BEGIN Provided information
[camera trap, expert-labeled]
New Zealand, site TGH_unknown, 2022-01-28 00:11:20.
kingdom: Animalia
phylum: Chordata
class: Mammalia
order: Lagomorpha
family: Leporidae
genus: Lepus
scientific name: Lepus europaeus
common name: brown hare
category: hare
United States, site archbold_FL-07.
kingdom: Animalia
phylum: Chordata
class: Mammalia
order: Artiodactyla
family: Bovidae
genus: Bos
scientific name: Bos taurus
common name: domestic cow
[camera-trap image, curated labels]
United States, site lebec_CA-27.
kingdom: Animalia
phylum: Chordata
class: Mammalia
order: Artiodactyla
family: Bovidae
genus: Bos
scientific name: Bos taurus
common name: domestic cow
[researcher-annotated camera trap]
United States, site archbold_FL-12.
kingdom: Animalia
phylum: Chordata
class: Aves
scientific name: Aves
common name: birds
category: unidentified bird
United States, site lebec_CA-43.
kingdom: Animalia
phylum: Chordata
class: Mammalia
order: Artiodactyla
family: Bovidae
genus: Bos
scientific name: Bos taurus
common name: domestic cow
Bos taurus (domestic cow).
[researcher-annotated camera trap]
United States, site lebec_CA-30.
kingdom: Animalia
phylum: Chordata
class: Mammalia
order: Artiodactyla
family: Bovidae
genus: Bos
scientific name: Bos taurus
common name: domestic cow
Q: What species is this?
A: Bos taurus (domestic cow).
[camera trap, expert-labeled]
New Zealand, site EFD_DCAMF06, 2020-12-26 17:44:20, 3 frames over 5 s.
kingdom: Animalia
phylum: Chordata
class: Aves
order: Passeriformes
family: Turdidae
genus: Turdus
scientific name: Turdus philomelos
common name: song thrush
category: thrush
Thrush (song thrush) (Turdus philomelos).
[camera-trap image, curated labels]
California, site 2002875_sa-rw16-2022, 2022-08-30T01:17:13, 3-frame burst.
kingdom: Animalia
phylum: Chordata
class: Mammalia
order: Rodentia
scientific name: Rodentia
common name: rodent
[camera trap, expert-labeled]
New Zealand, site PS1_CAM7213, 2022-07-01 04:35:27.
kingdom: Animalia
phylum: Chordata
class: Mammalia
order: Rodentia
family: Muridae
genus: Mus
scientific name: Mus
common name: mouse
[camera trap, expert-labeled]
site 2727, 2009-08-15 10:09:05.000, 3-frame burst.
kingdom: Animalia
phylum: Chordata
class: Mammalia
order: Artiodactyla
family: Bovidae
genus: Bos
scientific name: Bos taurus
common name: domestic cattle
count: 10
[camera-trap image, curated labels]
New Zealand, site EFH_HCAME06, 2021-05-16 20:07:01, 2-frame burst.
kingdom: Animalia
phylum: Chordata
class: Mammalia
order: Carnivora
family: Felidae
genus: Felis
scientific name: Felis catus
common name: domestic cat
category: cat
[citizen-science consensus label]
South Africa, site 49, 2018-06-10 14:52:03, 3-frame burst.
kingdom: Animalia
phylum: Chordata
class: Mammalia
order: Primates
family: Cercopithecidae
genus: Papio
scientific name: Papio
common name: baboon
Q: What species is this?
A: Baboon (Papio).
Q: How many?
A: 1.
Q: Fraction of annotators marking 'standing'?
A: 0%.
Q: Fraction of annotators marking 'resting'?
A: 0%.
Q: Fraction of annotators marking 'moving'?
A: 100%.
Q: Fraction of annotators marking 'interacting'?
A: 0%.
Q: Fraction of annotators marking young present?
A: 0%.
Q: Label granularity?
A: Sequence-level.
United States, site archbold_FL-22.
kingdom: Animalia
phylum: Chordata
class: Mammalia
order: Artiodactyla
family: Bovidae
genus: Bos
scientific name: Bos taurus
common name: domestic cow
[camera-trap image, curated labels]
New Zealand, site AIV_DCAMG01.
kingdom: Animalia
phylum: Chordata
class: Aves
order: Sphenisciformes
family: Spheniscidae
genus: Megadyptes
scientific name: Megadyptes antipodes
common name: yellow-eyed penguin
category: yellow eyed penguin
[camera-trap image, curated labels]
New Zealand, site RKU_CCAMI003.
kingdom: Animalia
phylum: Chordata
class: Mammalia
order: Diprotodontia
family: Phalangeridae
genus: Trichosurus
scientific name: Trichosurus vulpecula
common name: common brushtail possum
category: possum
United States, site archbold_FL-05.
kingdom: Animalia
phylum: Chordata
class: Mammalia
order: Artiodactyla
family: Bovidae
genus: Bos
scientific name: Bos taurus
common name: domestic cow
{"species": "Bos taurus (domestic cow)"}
END Provided information
» About this task:
The response must consist of all the data, reproduced without alteration.

» Task response:
[camera trap, expert-labeled]
New Zealand, site TGH_unknown, 2022-01-28 00:11:20.
kingdom: Animalia
phylum: Chordata
class: Mammalia
order: Lagomorpha
family: Leporidae
genus: Lepus
scientific name: Lepus europaeus
common name: brown hare
category: hare
United States, site archbold_FL-07.
kingdom: Animalia
phylum: Chordata
class: Mammalia
order: Artiodactyla
family: Bovidae
genus: Bos
scientific name: Bos taurus
common name: domestic cow
[camera-trap image, curated labels]
United States, site lebec_CA-27.
kingdom: Animalia
phylum: Chordata
class: Mammalia
order: Artiodactyla
family: Bovidae
genus: Bos
scientific name: Bos taurus
common name: domestic cow
[researcher-annotated camera trap]
United States, site archbold_FL-12.
kingdom: Animalia
phylum: Chordata
class: Aves
scientific name: Aves
common name: birds
category: unidentified bird
United States, site lebec_CA-43.
kingdom: Animalia
phylum: Chordata
class: Mammalia
order: Artiodactyla
family: Bovidae
genus: Bos
scientific name: Bos taurus
common name: domestic cow
Bos taurus (domestic cow).
[researcher-annotated camera trap]
United States, site lebec_CA-30.
kingdom: Animalia
phylum: Chordata
class: Mammalia
order: Artiodactyla
family: Bovidae
genus: Bos
scientific name: Bos taurus
common name: domestic cow
Q: What species is this?
A: Bos taurus (domestic cow).
[camera trap, expert-labeled]
New Zealand, site EFD_DCAMF06, 2020-12-26 17:44:20, 3 frames over 5 s.
kingdom: Animalia
phylum: Chordata
class: Aves
order: Passeriformes
family: Turdidae
genus: Turdus
scientific name: Turdus philomelos
common name: song thrush
category: thrush
Thrush (song thrush) (Turdus philomelos).
[camera-trap image, curated labels]
California, site 2002875_sa-rw16-2022, 2022-08-30T01:17:13, 3-frame burst.
kingdom: Animalia
phylum: Chordata
class: Mammalia
order: Rodentia
scientific name: Rodentia
common name: rodent
[camera trap, expert-labeled]
New Zealand, site PS1_CAM7213, 2022-07-01 04:35:27.
kingdom: Animalia
phylum: Chordata
class: Mammalia
order: Rodentia
family: Muridae
genus: Mus
scientific name: Mus
common name: mouse
[camera trap, expert-labeled]
site 2727, 2009-08-15 10:09:05.000, 3-frame burst.
kingdom: Animalia
phylum: Chordata
class: Mammalia
order: Artiodactyla
family: Bovidae
genus: Bos
scientific name: Bos taurus
common name: domestic cattle
count: 10
[camera-trap image, curated labels]
New Zealand, site EFH_HCAME06, 2021-05-16 20:07:01, 2-frame burst.
kingdom: Animalia
phylum: Chordata
class: Mammalia
order: Carnivora
family: Felidae
genus: Felis
scientific name: Felis catus
common name: domestic cat
category: cat
[citizen-science consensus label]
South Africa, site 49, 2018-06-10 14:52:03, 3-frame burst.
kingdom: Animalia
phylum: Chordata
class: Mammalia
order: Primates
family: Cercopithecidae
genus: Papio
scientific name: Papio
common name: baboon
Q: What species is this?
A: Baboon (Papio).
Q: How many?
A: 1.
Q: Fraction of annotators marking 'standing'?
A: 0%.
Q: Fraction of annotators marking 'resting'?
A: 0%.
Q: Fraction of annotators marking 'moving'?
A: 100%.
Q: Fraction of annotators marking 'interacting'?
A: 0%.
Q: Fraction of annotators marking young present?
A: 0%.
Q: Label granularity?
A: Sequence-level.
United States, site archbold_FL-22.
kingdom: Animalia
phylum: Chordata
class: Mammalia
order: Artiodactyla
family: Bovidae
genus: Bos
scientific name: Bos taurus
common name: domestic cow
[camera-trap image, curated labels]
New Zealand, site AIV_DCAMG01.
kingdom: Animalia
phylum: Chordata
class: Aves
order: Sphenisciformes
family: Spheniscidae
genus: Megadyptes
scientific name: Megadyptes antipodes
common name: yellow-eyed penguin
category: yellow eyed penguin
[camera-trap image, curated labels]
New Zealand, site RKU_CCAMI003.
kingdom: Animalia
phylum: Chordata
class: Mammalia
order: Diprotodontia
family: Phalangeridae
genus: Trichosurus
scientific name: Trichosurus vulpecula
common name: common brushtail possum
category: possum
United States, site archbold_FL-05.
kingdom: Animalia
phylum: Chordata
class: Mammalia
order: Artiodactyla
family: Bovidae
genus: Bos
scientific name: Bos taurus
common name: domestic cow
{"species": "Bos taurus (domestic cow)"}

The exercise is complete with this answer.